Accommodating neurodiverse people can provide a huge advantage for employers looking to retain talent. The current focus has predominantly been placed on arranging inclusive policies, programs and procedures – but progressive employers should recognise that workplace design should also play a part.
Often being more sensitive to sensory stimuli, people with autism can become particularly distracted and uncomfortable from everyday sounds. That’s where Sound Masking can help.
How Can Sound Masking Support Your Neurodiverse Employees?
Neurodivergent people are often more sensitive to sensory stimuli, including noises.
Sound Masking creates a more comfortable acoustic environment for everyone and helps your neurodivergent employees to thrive.
Sound Masking creates a constant ambient sound which is operated at a low level, typically somewhere around 45dBA and sounds like air movement. This will be a benefit for people who have neurodivergence, as everyday sounds blend into the background and become less disabling or distracting.
Can Sound Masking Help Misophonia?
There are also specific noise sensitivity conditions, such as misophonia and phonophobia, which are closely related within the bracket of neurodivergent.

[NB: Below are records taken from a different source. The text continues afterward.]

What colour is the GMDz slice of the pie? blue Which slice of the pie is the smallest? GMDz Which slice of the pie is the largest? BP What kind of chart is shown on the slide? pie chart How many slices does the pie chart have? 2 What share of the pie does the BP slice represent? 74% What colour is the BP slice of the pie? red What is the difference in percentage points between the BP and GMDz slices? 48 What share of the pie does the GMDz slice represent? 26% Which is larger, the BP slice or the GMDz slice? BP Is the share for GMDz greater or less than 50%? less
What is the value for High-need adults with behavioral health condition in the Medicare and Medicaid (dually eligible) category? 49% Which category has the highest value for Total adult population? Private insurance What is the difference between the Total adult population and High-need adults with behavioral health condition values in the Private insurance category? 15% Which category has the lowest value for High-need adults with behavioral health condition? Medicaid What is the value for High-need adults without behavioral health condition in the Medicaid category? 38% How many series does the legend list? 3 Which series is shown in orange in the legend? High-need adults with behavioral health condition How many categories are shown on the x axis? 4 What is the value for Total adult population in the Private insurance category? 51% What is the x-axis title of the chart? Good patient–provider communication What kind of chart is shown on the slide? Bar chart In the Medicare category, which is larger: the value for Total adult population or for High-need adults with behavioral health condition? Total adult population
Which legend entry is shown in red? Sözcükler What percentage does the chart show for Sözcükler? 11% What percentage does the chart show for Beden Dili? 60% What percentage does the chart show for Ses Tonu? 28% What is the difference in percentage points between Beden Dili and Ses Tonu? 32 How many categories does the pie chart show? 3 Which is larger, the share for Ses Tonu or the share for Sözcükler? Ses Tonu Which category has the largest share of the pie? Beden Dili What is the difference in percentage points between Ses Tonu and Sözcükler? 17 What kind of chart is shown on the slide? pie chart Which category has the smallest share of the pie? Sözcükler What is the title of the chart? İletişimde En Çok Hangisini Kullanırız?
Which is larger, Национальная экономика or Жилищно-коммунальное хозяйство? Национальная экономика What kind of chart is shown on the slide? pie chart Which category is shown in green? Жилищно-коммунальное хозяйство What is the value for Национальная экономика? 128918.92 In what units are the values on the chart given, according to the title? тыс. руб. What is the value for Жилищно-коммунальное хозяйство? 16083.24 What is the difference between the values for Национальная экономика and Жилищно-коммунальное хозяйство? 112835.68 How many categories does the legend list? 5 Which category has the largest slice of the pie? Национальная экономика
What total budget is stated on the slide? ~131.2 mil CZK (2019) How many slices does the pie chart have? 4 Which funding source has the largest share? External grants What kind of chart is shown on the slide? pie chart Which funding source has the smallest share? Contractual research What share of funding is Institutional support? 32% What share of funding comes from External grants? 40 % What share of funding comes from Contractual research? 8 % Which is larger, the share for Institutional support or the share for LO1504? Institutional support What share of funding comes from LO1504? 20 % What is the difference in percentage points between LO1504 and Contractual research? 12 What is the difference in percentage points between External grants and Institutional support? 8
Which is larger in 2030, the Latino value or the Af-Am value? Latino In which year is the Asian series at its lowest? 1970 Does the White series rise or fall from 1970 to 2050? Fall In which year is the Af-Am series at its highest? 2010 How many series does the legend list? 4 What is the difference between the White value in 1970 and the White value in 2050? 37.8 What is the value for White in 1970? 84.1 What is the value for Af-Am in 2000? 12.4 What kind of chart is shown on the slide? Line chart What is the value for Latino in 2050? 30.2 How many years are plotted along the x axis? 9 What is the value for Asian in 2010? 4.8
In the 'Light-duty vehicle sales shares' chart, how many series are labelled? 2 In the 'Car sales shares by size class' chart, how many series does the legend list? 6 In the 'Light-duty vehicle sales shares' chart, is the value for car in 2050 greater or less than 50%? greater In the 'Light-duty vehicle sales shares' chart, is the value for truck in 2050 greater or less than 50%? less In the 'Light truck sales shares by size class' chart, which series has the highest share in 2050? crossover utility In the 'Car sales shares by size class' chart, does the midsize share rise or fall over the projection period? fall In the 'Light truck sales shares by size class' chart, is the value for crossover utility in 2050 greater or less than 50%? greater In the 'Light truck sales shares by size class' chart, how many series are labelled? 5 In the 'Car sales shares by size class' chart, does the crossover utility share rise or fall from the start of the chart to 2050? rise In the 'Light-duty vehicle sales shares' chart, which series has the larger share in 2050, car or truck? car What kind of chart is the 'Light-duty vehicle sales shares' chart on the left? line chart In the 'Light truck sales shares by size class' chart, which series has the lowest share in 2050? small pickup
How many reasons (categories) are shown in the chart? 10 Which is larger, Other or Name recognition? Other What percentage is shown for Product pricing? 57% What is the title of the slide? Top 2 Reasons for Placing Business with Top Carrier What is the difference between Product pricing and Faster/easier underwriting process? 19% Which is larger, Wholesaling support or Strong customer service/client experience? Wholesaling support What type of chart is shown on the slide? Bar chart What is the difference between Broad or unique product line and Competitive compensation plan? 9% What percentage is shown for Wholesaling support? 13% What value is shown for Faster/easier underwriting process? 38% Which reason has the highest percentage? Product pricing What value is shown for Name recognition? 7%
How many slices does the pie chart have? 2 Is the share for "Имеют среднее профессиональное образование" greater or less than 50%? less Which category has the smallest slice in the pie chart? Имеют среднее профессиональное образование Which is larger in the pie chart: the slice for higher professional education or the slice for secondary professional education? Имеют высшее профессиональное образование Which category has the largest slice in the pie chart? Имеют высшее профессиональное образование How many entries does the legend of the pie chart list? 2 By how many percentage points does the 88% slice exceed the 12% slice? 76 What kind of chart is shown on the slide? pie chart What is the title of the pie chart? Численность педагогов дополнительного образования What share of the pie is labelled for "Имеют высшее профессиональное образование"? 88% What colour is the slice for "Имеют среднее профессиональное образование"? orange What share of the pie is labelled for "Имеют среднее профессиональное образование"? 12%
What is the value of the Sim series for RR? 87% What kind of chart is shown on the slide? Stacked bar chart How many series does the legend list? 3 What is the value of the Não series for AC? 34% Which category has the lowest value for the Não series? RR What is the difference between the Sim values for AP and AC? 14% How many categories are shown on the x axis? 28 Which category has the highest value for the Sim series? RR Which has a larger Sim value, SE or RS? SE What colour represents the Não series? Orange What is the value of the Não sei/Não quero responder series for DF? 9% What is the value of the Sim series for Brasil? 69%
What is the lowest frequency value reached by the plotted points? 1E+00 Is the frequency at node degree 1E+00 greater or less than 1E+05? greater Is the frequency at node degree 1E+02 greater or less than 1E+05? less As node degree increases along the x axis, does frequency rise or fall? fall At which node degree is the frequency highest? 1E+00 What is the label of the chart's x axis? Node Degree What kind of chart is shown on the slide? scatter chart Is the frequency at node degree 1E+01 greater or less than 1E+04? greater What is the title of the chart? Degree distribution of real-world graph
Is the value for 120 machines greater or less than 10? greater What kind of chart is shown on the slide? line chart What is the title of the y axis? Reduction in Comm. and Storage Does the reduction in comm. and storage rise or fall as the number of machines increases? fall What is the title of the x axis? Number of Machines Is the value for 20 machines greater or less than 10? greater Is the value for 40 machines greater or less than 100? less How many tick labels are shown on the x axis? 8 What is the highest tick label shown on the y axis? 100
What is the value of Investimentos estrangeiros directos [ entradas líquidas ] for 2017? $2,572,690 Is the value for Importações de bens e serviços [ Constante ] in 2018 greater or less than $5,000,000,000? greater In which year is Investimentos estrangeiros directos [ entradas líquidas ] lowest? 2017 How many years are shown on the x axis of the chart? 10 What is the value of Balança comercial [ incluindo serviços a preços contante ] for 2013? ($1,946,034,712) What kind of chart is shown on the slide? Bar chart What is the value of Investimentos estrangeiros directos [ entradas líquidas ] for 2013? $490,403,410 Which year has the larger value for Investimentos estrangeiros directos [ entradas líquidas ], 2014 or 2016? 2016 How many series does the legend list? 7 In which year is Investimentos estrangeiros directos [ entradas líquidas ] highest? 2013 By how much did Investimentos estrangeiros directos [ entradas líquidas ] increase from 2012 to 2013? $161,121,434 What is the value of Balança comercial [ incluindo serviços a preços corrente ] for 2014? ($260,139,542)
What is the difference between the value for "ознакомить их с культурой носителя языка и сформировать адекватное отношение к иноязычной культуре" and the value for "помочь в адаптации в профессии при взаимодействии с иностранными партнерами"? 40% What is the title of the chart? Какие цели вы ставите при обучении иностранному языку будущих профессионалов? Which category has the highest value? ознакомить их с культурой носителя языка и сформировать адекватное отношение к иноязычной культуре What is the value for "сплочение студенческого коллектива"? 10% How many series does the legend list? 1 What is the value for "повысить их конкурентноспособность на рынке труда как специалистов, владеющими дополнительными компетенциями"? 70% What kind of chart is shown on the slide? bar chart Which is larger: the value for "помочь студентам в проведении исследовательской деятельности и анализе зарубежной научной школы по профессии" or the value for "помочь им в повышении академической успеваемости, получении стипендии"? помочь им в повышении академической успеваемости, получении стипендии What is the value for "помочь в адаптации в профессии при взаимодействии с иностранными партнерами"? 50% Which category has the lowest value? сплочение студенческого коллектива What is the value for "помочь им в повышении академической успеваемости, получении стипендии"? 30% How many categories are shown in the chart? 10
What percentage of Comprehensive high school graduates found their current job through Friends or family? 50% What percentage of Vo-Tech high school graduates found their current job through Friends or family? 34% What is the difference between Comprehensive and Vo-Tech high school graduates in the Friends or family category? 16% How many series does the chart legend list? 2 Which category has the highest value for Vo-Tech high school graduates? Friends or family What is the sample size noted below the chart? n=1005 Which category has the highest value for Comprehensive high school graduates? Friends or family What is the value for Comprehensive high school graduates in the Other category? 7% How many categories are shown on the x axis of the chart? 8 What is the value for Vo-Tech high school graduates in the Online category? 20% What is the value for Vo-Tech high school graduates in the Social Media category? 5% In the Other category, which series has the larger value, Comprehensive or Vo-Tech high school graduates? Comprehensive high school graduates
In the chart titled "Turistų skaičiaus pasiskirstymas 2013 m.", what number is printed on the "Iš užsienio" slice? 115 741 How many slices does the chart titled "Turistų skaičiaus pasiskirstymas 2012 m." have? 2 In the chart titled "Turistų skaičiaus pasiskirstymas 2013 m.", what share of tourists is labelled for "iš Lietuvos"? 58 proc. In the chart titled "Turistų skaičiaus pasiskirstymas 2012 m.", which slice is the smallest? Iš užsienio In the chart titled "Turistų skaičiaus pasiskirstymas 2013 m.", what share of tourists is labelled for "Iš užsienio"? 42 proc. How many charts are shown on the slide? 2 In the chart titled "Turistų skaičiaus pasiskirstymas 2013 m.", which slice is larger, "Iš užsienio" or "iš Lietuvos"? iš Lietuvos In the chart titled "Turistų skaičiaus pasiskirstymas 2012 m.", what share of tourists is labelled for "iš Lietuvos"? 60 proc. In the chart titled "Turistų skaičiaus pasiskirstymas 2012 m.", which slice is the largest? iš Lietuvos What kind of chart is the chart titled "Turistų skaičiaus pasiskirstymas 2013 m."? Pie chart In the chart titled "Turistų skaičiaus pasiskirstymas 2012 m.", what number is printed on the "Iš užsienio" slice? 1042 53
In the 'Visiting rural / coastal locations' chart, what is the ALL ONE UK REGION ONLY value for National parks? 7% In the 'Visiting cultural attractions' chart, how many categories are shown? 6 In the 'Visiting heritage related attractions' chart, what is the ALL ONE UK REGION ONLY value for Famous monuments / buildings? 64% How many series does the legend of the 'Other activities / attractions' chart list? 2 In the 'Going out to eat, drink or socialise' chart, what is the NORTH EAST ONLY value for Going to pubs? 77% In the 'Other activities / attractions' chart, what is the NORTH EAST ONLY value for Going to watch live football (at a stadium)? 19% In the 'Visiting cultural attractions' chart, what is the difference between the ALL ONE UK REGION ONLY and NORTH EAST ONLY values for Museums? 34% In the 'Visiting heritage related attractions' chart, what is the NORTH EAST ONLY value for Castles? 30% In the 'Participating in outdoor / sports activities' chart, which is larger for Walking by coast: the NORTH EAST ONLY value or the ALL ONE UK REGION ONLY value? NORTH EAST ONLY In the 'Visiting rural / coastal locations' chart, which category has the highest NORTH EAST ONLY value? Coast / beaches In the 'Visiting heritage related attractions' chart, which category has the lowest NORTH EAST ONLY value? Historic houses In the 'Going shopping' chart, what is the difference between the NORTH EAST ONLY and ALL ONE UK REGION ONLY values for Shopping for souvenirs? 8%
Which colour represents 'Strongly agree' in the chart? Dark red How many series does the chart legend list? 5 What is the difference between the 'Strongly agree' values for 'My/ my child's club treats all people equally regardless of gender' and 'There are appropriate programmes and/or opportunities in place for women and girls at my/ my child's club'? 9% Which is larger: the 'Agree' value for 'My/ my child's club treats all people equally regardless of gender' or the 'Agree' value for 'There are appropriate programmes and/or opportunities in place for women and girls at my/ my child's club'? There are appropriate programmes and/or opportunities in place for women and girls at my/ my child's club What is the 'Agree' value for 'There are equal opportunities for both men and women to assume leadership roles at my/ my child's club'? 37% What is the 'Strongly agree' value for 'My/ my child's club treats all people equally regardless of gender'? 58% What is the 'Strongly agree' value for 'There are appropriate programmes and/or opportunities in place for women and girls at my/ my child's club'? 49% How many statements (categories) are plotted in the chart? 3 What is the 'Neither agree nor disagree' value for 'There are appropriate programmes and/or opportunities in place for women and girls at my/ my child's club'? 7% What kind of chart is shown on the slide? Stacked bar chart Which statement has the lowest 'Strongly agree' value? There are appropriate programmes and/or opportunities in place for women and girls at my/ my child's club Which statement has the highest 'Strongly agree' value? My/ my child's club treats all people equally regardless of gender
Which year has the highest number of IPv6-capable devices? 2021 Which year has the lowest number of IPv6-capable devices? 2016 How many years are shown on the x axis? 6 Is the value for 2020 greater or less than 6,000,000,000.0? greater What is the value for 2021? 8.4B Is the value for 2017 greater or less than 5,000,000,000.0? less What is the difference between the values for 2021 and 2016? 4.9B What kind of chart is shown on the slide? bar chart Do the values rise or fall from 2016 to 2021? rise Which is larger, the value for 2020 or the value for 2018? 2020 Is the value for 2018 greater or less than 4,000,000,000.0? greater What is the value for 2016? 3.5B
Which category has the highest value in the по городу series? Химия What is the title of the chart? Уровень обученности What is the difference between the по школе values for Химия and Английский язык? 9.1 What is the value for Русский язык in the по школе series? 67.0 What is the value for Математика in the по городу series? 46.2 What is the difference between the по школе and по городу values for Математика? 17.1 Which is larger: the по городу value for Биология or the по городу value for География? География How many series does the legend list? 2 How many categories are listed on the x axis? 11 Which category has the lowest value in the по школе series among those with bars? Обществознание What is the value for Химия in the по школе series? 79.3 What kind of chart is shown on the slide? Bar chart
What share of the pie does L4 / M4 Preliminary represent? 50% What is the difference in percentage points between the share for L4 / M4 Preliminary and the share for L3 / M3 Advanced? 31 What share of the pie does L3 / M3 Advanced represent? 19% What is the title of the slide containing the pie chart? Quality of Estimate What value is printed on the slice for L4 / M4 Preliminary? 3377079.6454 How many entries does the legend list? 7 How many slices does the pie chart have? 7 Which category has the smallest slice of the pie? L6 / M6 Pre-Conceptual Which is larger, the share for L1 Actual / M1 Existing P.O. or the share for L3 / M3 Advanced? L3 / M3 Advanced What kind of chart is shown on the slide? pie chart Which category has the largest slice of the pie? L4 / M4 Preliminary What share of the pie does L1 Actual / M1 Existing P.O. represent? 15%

Misophonia is a disorder in which certain sounds trigger emotional or physiological responses, such as anger or disgust. According to Specsavers, nearly one in five people have misophonia.
Common triggering noises include sniffing, heavy breathing, yawning or chewing. Even pen clicks or the opening of plastic food wrappers can trigger discomfort.
All of these sounds are common in the open-plan office and can make the workplace an uncomfortable and distracting sensory environment for people with misophonia.
Sound Masking can help soften these everyday noises, fading them into the background or even making them imperceptible.
Other Environmental Conditions
Thermal conditions and light levels are also important environmental conditions to consider for neurodivergent individuals. People who are autistic can also be more sensitive to light, so monitoring light levels is also important.
An increasingly neurodiverse workforce means that non-progressive employers could be missing out on retaining or attracting additional talents of those who think differently.
By supporting employees who are neurodiverse, you can improve productivity and overall wellbeing in the workplace. You can also increase employee retention and encourage more neurodiverse individuals to join your workforce and contribute new perspectives and talent.
Neurodiverse thinkers often possess exceptional talents including innovative thinking, creative storytelling, empathy, design thinking, pattern recognition, coding and problem solving.